Those open houses will be off the family schedule
May 29th, 2007
In another corner of the blog world, the entertaining property blogs from upstart Redfin have been axed because the crucial Multiple Listing Service threatened the company with shutdown. Redfin CEO Glenn Kelman explains:
After almost a year of negotiations came to a head with the Northwest Multiple Listing Service (NWMLS), Redfin announced yesterday morning that it would no longer publish in-person reviews on our blog. NWMLS rules forbid Redfin from advertising another broker’s listing, and the NWMLS deemed our reviews (particularly the harsh ones) as an advertisement. The NWMLS fined Redfin and has explained that our compliance with the rules is a prerequisite for continuing to access its database of listings. It is Redfin’s first major setback with an MLS, and everyone here is a little blue about it.
In my household, this is of more than passing interest. My wife, Tracey Taylor, is one of the Redfin bloggers – the best of the lot to my mind (I would say that, wouldn’t I, but judge for yourself). Blogging for Redfin enabled her to combine two things she enjoys – looking at houses and writing – and get paid a bit for the pleasure. To my mind, the MLS pressure on Redfin isn’t because of anything that has been written about houses. It’s the discount commission Redfin provides buyers. Realtors are one of the old-style cartels that desperately need to be broken up. It will happen eventually and everyone will wonder why it was tolerated for so long.

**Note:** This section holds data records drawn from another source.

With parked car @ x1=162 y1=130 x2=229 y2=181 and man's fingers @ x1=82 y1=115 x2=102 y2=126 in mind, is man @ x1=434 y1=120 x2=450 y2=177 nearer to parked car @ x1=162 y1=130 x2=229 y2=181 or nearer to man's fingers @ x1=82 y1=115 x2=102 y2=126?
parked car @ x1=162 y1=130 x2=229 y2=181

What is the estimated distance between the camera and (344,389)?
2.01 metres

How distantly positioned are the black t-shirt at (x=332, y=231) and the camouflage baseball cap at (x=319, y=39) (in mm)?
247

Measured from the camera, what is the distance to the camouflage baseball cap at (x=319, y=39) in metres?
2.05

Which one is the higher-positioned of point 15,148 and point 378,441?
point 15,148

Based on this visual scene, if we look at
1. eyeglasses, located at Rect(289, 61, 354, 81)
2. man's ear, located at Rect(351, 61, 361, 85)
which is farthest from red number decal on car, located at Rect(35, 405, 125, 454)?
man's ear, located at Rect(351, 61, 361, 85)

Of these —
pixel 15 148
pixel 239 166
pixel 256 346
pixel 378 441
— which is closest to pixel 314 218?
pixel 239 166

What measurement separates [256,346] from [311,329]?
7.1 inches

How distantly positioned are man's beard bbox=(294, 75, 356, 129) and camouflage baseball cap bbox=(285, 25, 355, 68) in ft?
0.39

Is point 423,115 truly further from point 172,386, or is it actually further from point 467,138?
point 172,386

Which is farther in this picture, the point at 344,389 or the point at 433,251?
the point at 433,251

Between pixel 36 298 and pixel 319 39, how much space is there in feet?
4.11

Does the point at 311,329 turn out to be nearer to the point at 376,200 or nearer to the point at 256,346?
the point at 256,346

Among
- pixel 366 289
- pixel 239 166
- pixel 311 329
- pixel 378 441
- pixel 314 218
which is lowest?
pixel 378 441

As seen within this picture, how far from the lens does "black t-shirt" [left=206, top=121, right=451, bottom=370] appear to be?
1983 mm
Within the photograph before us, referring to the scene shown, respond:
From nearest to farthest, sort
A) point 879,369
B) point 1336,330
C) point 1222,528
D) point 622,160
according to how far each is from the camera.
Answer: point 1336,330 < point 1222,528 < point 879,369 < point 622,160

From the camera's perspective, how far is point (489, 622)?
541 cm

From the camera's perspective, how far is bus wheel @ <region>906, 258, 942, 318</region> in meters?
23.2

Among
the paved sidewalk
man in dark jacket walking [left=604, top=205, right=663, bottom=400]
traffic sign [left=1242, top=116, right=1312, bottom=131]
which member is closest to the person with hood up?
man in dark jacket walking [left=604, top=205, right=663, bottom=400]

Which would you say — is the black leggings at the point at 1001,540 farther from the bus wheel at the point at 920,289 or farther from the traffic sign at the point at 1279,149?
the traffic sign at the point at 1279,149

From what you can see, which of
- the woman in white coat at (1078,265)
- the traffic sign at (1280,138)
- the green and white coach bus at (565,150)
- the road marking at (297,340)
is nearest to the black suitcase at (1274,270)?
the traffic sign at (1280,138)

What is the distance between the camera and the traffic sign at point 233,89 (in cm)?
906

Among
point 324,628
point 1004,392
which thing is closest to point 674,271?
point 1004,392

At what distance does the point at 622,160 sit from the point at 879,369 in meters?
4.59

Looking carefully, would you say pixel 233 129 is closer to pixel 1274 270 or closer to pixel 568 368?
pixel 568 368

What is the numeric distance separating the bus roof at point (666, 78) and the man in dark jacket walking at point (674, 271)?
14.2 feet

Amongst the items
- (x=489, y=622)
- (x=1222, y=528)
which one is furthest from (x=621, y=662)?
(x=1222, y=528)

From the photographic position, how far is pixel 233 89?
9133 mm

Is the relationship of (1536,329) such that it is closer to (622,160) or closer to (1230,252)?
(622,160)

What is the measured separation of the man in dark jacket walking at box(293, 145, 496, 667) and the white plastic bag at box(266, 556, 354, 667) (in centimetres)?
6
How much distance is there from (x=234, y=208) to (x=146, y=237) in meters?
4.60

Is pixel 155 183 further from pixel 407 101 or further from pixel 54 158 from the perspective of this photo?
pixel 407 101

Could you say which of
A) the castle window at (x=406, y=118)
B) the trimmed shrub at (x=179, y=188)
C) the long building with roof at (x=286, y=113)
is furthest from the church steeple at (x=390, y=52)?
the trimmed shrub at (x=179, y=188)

The cloak for incompetence
May 29th, 2007
I’ve just started reading Diplomacy Lessons, by John Brady Kiesling, who has the distinction of being the only US government official to resign on principle over the war in Iraq. It looks very promising, but paging through my copy I was startled to see some blanked out passages. Here’s Kiesling’s explanation:
To obtain my State Department security clearance I signed an agreement that I would not publish a book on my experiences without submitting it to the State Department for a security review. I complied. My reviewer, always helpful and courteous, was able to persuade the agencies involved to disgorge my manuscript after five months.
More often than not, secrecy is a cloak for incompetence. Perhaps this is why the current US administration is the most secretive in recent history. Four agencies generated a list of some seventy-two requested deletions, many of them prudent but others based on the misconception that foreigners would read my book but not their own newspapers.
Pretending that covert operations can be kept secret from their victims indefinitely is wishful thinking or worse. Retired CIA officials talk pretty freely to journalists and write self-glamorizing memoirs.
I made a good-faith effort to respect my obligations without undermining the utility of the book to the US public. Where the requested deletions were legitimate I made them without noting them in the text. I also rewrote key episodes to replace arguably sensitive examples with information available to any newspaper reader. Where words or paragraphs are blacked out in the text, it is a plea to readers to be skeptical of their government’s desire to keep them in the dark.
Back from hiatus
May 29th, 2007
Many blogs that I read have the helpful habit of alerting readers to prolonged absence. I used to do the same myself. But I just looked up and realized that I’ve been away from Davos Newbies for more than a fortnight. So here’s a metaphoric clearing of the throat to announce I’m back in the room.
The simple explanation for my long hiatus is that both my mind and my time were too crowded with other activities to write anything I thought worthwhile here. At work, I’ve been involved in a mammoth project that is now nearing completion. There are loose ends to tidy up, but the heavy-duty effort of construction is largely over. At home, my tennis obsession probably got slightly out of control in the last month, as I’ve juggled the two teams I captain and added another one where I’m merely a player. I’ve long had the aspiration of playing tennis every day, and I came close to realizing that dream. But it meant that too much else – most glaringly family life, but the blog, too – got squeezed.
Anyhow, I think mind, body and spare time are now in a more healthy balance. So I plan to return to something like regular posting.